Ist kein Problem vom NetLink. Ist ein Problem der CPU. Die antwortet auf Connection Request mit Disconnect Request. Dies kann vorkommen, wenn die CPU nicht da ist (dann generiert der NetLink diese Meldnung) oder die Ressourcen der CPU verbraucht sind. Welche CPU kommt denn zum Einsatz? Greift sonst noch jemand parallel auf die CPU zu? Hast Du schon versucht, über das Web-Interface den Status abzufragen? Hast Du schon mal RFC1006 aktiviert und darüber getestet? Zottel meinte mal, dass die RFC-Kommunikation ausführlicher getestet wurde als die direkte NetLink-Kommunikation. Aber das kannst Du ja jetzt nachholen .


----------



## Rainer Hönle (1 März 2007)

Korrektur meinerseits: Fehler liegt schon vorher. Beim Init des Adapters liefert dieser einen Fehler zurück, und zwar 0x031E. Dies bedeutet, dass kein Busparameter-Telegramm erkannt wurde und der NetLink (der für automatische Busprofilerkennung parametriert ist) somit nicht an den Bus gehen kann. Er weiss nicht wie.
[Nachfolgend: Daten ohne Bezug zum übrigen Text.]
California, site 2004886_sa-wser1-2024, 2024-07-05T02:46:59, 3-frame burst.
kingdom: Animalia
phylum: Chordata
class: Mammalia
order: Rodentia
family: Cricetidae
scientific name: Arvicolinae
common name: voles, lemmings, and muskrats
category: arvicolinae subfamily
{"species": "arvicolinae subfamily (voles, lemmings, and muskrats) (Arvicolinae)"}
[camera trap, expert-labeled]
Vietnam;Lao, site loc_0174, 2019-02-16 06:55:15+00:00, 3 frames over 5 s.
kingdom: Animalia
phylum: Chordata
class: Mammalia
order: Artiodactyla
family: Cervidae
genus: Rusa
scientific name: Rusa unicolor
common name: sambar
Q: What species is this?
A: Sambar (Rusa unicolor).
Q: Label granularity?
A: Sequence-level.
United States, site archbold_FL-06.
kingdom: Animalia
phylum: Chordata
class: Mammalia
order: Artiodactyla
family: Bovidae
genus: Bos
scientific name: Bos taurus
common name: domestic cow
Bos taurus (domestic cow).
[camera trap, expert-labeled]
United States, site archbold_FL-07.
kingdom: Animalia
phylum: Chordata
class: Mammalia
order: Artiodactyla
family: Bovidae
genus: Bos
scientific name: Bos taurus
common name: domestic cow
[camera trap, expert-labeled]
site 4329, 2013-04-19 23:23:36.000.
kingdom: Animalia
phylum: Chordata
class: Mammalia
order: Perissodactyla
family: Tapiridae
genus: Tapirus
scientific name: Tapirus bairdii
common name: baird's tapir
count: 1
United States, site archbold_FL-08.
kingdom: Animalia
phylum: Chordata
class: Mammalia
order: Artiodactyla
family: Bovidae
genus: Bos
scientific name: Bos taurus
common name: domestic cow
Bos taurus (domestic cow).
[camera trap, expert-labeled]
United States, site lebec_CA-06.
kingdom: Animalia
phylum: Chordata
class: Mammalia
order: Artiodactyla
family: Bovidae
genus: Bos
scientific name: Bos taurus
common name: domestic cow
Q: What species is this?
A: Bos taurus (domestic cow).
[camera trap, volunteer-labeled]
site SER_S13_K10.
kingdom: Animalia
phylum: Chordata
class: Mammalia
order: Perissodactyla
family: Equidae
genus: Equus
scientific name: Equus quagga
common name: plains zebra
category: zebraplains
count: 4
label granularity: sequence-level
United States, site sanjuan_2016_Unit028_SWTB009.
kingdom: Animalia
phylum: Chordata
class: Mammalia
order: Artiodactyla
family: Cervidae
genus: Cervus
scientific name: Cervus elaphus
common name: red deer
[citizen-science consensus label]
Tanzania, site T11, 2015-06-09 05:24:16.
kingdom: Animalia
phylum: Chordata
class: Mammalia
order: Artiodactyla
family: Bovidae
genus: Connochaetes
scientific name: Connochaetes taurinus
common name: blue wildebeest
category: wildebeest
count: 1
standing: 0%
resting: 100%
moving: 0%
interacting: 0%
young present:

Bei der CPU das Senden des Busparametertelegramms aktivieren und es sollte klappen. Oder Adapter als einzigen Master am Bus initialisieren, wenn dies libnodave unterstützt.
@Zottel: Nur wenn sich der Adapter mit V0... meldet ist alles ok. Wenn als Antwort E=0... kommt, trat ein Fehler auf. Betrifft den PC-Adapter genauso.


----------



## Ralle (1 März 2007)

@Rainer

Werd mal die Einstellungen ändern, es hängt eine VIPA 214 am MPI. Komischerweise hatte ich es mittendrin beim Testen einmalig geschafft, mit meiner Software im Debugmodus, also mit einem Halt zwischendrin, an dem ich die Variablen kontrolliert habe. Verbindung abgebaut und acuh danach nicht mehtr geschafft. Das ganze war ohne Veränderungen an den Treibereinstellungen so passiert. 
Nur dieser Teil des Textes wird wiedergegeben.